# Text
________

War Minus One Warmonger

At long last, John Bolton’s 17 month tenure in the Trump Administration is over.

I won’t pretend not to be pleased. Yet I also do not pretend this national security advisor was always and completely on the wrong side. He has consistently claimed to have an ulterior motive for his favored never-​ending war footing: “Individual liberty is the whole purpose of political life, and I thought it was threatened then” — when he was a teenager and exposed to the ideas of Barry Goldwater — “and I think it’s threatened now.”

Unfortunately, he rejected the lesson that our Founders knew all too well: constant war-​making doesn’t yield freedom. “Of all the enemies to public liberty,” James Madison wrote, it is war that “comprises and develops the germ of every other.” Madison’s list of reasons for war’s dangers include

  • Debts and taxes; 
  • Rule of the many by the few;
  • Discretionary executive power;
  • Special favors greed economy;
  • Propaganda; etc.

________

# Given records
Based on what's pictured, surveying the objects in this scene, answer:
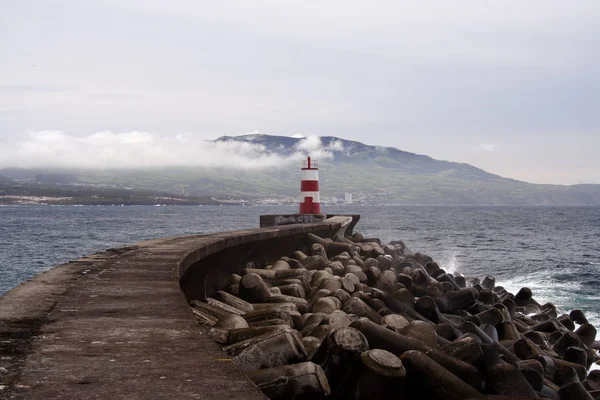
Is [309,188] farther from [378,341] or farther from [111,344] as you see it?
[111,344]

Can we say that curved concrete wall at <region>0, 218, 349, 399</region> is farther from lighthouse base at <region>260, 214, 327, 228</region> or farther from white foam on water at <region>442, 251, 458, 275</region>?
white foam on water at <region>442, 251, 458, 275</region>

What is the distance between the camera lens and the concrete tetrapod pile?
421cm

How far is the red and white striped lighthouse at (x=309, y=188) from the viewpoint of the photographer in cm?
1847

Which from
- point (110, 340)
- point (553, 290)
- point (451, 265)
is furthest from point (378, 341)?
point (451, 265)

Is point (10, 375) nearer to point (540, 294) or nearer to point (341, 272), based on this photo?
point (341, 272)

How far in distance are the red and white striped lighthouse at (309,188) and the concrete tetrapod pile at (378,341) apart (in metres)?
6.90

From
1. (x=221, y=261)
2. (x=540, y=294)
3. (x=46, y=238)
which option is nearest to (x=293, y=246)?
(x=221, y=261)

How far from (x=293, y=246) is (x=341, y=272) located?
2544 millimetres

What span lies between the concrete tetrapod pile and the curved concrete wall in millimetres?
560

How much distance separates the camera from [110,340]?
377 cm

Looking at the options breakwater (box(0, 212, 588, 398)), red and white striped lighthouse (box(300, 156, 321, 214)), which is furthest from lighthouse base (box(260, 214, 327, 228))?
breakwater (box(0, 212, 588, 398))

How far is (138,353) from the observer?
3.49 m

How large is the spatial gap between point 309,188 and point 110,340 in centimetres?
1491

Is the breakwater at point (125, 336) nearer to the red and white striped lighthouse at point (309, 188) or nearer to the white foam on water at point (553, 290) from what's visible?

________

# Goal A
List every danger of war that Madison names in the bulleted list in the text about John Bolton's tenure.
# Goal B
Carry the text about John Bolton's tenure forward from its final line.

# Final answer A
Debts and taxes; rule of the many by the few; discretionary executive power; special favors greed economy; propaganda.

# Final answer B
Nevertheless, folks like John Bolton continue to think that we can be free while our military micromanages the “resolution” of every conflict across the globe. 

Meanwhile, Donald Trump, who often comes off like a war skeptic, continues to side with the interventionists. 

“We’re going to keep a presence” in Afghanistan, Trump said the other day. “We’re reducing that presence very substantially. We’re not fighting a war over there. We’re just policemen.”

… policemen who do not arrest anybody …

Not a recipe for freedom. Here or in Afghanistan. 

This is Common Sense. I’m Paul Jacob.